= Extract to read =
────────────────
Only now can we start to assess the meaning of this epic adventure. It is now clear that science wasn't in it; this trip was about human pride. The Americans had been humiliated by the Russians being first to launch a satellite and to put a man into orbit; now they were going to win a much bigger space race. And, as with so much that was to follow, the hype masked the reality.

Certainly, that landing of the lunar module changed mankind. It may not, as so many people believe, have given us Teflon and Velcro, but it did give us a new sense of perspective. It helped us to understand how small we were in the scheme of things, banishing for ever the age-old views of the supremacy of man and leading to the birth of the modern environmental movement. There were also material spin-offs, such as the satellite communications that helped to speed globalisation and enable us to talk to each other on our mobile phones.

But beyond that? Today, it seems a strangely historical event, an empty imperial adventure not so far removed from the those of the sailors and navigators of hundreds of years ago. And, in a curious way, it has left us diminished. The futility of the whole business can be seen in the fact that one trip was all it took to dispel the illusory importance of the event. The subsequent explorations aroused little interest, and there are no plans to return in the foreseeable future.

And what of the Moon itself? It has been touched, explored, conquered - and now it is ignored. It is just another lump of rock revolving aimlessly in the heavens and, whether it contains water or not, few believe in that Seventies dream of holidays and hotels in space. Today, the real interest is still here on terra firma, in what we can achieve in the products of the human imagination, be that in artistic endeavour or in crashing through the technological or even sporting boundaries. And, in reality, that is precisely as it should be.
────────────────
Collected data entries:
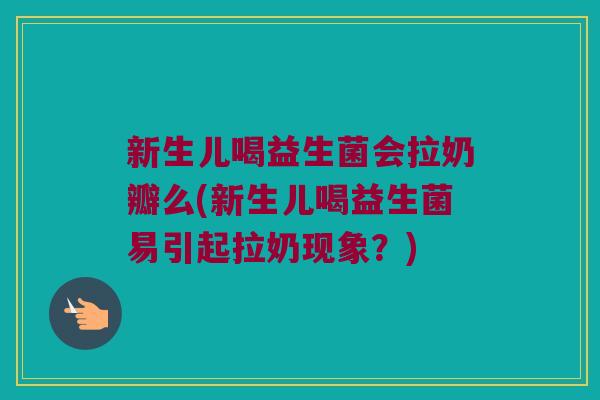 新生儿喝益生菌会拉奶瓣么(新生儿喝益生菌易引起拉奶现象?) 新生儿喝益生菌会拉奶瓣么(新生儿喝益生菌易引起拉奶现象?)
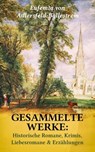 Gesammelte Werke: Historische Romane, Krimis, Liebesromane & Erzählungen - Eufemia von Adlersfeld-Ballestrem - 9788026879473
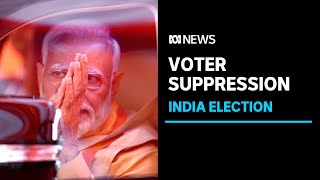 Indian election marred by allegations of voter suppression and intimidation | ABC News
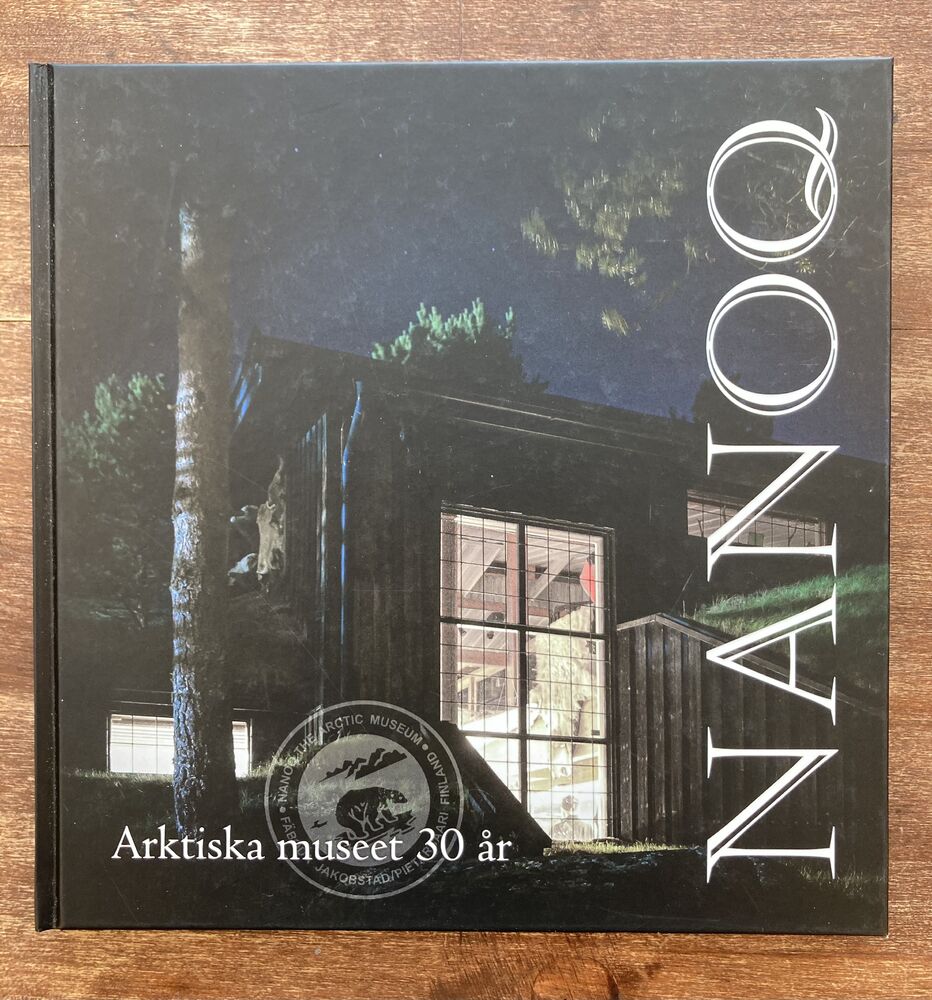 Nanoq: Arktiska museet 30 år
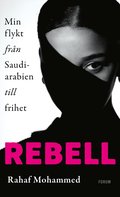 Rebell : min flykt frn Saudiarabien till frihet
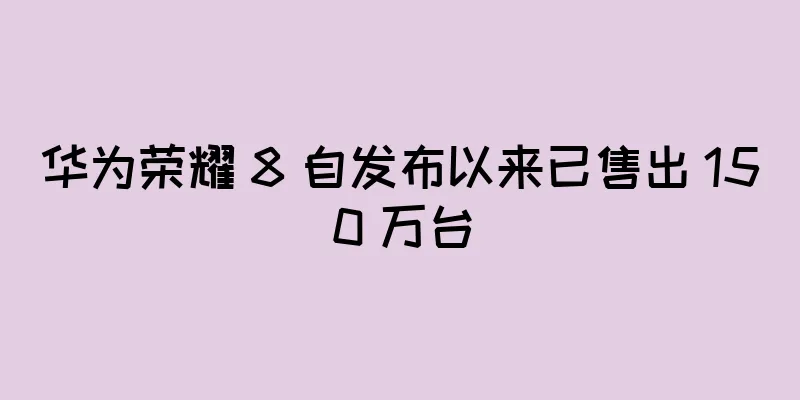 华为荣耀 8 自发布以来已售出 150 万台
────────────────
= What the task asks =
According to the text on the Moon landing, the birth of which movement did the landing help bring about?

= Finished task =
The modern environmental movement.